Exercise: Starting from the first line, set down the entire listing exactly.

Supplied data:
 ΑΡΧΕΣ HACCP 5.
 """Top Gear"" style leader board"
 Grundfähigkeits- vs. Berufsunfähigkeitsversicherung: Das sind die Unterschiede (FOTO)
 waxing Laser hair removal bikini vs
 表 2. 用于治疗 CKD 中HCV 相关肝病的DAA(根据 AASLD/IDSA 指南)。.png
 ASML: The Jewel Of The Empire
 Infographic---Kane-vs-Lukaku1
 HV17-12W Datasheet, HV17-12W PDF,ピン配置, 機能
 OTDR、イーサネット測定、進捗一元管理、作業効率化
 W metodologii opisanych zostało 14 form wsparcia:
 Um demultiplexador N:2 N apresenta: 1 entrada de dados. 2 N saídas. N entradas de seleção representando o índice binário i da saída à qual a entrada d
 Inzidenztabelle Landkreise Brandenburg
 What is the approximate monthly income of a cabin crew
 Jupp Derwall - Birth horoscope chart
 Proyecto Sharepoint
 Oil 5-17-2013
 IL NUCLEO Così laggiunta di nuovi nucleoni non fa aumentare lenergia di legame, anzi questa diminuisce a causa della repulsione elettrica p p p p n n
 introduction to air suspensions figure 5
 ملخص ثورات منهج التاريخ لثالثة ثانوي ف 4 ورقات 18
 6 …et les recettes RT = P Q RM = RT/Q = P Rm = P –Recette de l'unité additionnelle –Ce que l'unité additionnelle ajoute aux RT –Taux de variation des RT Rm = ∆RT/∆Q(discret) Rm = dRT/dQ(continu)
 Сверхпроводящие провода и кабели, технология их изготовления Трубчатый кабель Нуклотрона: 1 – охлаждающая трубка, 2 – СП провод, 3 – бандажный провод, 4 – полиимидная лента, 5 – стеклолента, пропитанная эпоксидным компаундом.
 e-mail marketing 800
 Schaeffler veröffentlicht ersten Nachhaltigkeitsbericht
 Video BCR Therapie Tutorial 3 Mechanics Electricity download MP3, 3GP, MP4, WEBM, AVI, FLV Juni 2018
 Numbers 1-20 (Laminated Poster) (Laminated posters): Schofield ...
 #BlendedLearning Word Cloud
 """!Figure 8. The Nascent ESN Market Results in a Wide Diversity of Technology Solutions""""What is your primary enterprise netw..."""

Answer section:
 ΑΡΧΕΣ HACCP 5.
 """Top Gear"" style leader board"
 Grundfähigkeits- vs. Berufsunfähigkeitsversicherung: Das sind die Unterschiede (FOTO)
 waxing Laser hair removal bikini vs
 表 2. 用于治疗 CKD 中HCV 相关肝病的DAA(根据 AASLD/IDSA 指南)。.png
 ASML: The Jewel Of The Empire
 Infographic---Kane-vs-Lukaku1
 HV17-12W Datasheet, HV17-12W PDF,ピン配置, 機能
 OTDR、イーサネット測定、進捗一元管理、作業効率化
 W metodologii opisanych zostało 14 form wsparcia:
 Um demultiplexador N:2 N apresenta: 1 entrada de dados. 2 N saídas. N entradas de seleção representando o índice binário i da saída à qual a entrada d
 Inzidenztabelle Landkreise Brandenburg
 What is the approximate monthly income of a cabin crew
 Jupp Derwall - Birth horoscope chart
 Proyecto Sharepoint
 Oil 5-17-2013
 IL NUCLEO Così laggiunta di nuovi nucleoni non fa aumentare lenergia di legame, anzi questa diminuisce a causa della repulsione elettrica p p p p n n
 introduction to air suspensions figure 5
 ملخص ثورات منهج التاريخ لثالثة ثانوي ف 4 ورقات 18
 6 …et les recettes RT = P Q RM = RT/Q = P Rm = P –Recette de l'unité additionnelle –Ce que l'unité additionnelle ajoute aux RT –Taux de variation des RT Rm = ∆RT/∆Q(discret) Rm = dRT/dQ(continu)
 Сверхпроводящие провода и кабели, технология их изготовления Трубчатый кабель Нуклотрона: 1 – охлаждающая трубка, 2 – СП провод, 3 – бандажный провод, 4 – полиимидная лента, 5 – стеклолента, пропитанная эпоксидным компаундом.
 e-mail marketing 800
 Schaeffler veröffentlicht ersten Nachhaltigkeitsbericht
 Video BCR Therapie Tutorial 3 Mechanics Electricity download MP3, 3GP, MP4, WEBM, AVI, FLV Juni 2018
 Numbers 1-20 (Laminated Poster) (Laminated posters): Schofield ...
 #BlendedLearning Word Cloud
 """!Figure 8. The Nascent ESN Market Results in a Wide Diversity of Technology Solutions""""What is your primary enterprise netw..."""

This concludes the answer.